My mom also threw some pretty kick-ass dinner parties. Back when my bedtime was 8 P.M., I would lie awake listening to the laughter that emanated from her dining room while people carefully pried open salmon papillote. I marveled at the way she could make someone smile with an apple crisp and an antique dessert plate. Even though I didn’t understand it, I delighted in watching peoples’ reactions to her food.
For my mother it seemed food was a vehicle that she used to offer a part of herself to others. She made fresh coffee cake when me or my sisters had friends sleepover. She roasted chicken for the neighbors after they had a baby or lost a parent. She used food to comfort and delight. She used it to bring people together. Being around my mom sparked an urge in me to explore this mystical relationship between food and community.
Later on while I was in college, I spent a semester studying in Sevilla, Spain. I lived with Nani, a sassy Spaniard who raised three children on her own and didn’t take crap from anyone. She yelled at the T.V. She smoked and had a mouth like a sailor. She was unapologetic in the way she lived life. Her cooking reflected the same attitude.
She managed her own business making hand-sewn Flamenco dresses. She would run home during lunch hour and whip up the most insane gazpacho I’d ever tasted. She was a different kind of mom with a different style of cooking that still managed to make me feel warm and fuzzy inside.
Her dishes were simple. Her dining room table was small and casual. But the understated furnishings stood in stark contrast to the energy and vibrancy in her food. She encouraged table banter that far outlasted the coffee and fresh oranges we noshed on after dinner.

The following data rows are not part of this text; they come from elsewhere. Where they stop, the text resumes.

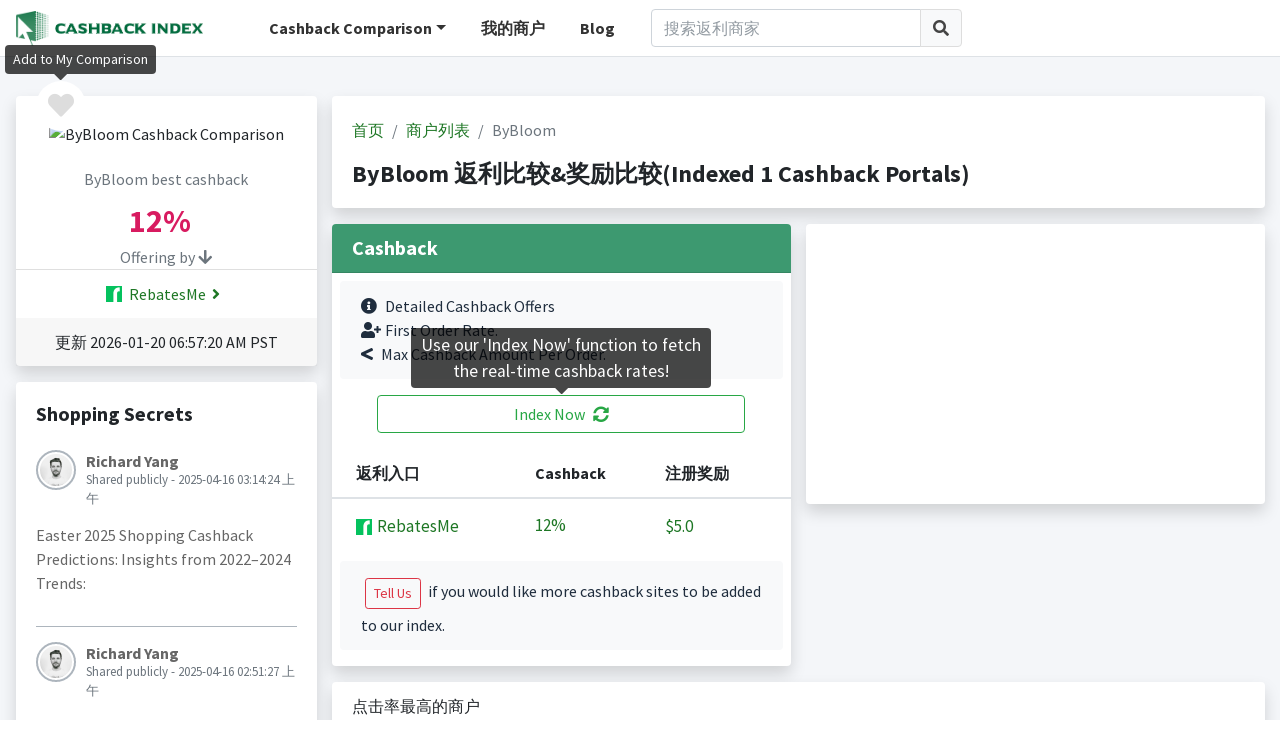

--- FILE ---
content_type: text/html; charset=utf-8
request_url: https://www.google.com/recaptcha/api2/aframe
body_size: 266
content:
<!DOCTYPE HTML><html><head><meta http-equiv="content-type" content="text/html; charset=UTF-8"></head><body><script nonce="THsHJ7tn67mZoR2ZigLMJQ">/** Anti-fraud and anti-abuse applications only. See google.com/recaptcha */ try{var clients={'sodar':'https://pagead2.googlesyndication.com/pagead/sodar?'};window.addEventListener("message",function(a){try{if(a.source===window.parent){var b=JSON.parse(a.data);var c=clients[b['id']];if(c){var d=document.createElement('img');d.src=c+b['params']+'&rc='+(localStorage.getItem("rc::a")?sessionStorage.getItem("rc::b"):"");window.document.body.appendChild(d);sessionStorage.setItem("rc::e",parseInt(sessionStorage.getItem("rc::e")||0)+1);localStorage.setItem("rc::h",'1769006874090');}}}catch(b){}});window.parent.postMessage("_grecaptcha_ready", "*");}catch(b){}</script></body></html>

After college, I lived in Honduras as a Peace Corps volunteer. The day I arrived at the small village I would call home, Mina, my host mother, read the fear and shock on my face. She sat me down in her kitchen and invited me to help her shuck corn. In her small kitchen with turquoise walls and a wood-burning stole she preformed triage. Instead of a splint, she handed me a dull knife. In place of a bedpan, I got a bucket to collect the kernels.
She taught me how to make tortillas de maize and sopa de gallina indina. Each tortilla, black bean, and fried egg she served carried a little bit of Mina in it. Her round belly, short stature and permanent smile made her loveable; her food made her unforgettable. When I contemplated changing sites due to on-going health issues, it was the moments I spent with Mina in her kitchen that made me pause.
Each woman represents something different for me, but I am inextricably linked to all of them through the moments we shared in the kitchen. It was a linchpin, a place to connect through the communal process of creating something bigger than us.
In moments of pure, unadulterated joy and heavy, low-hanging sadness, the kitchen has always been the place where I’ve found sattva, a lucidity, an equilibrium. The acts of eating and cooking serve a guidepost to mark what matters most: the people with whom we most long to connect and cherish.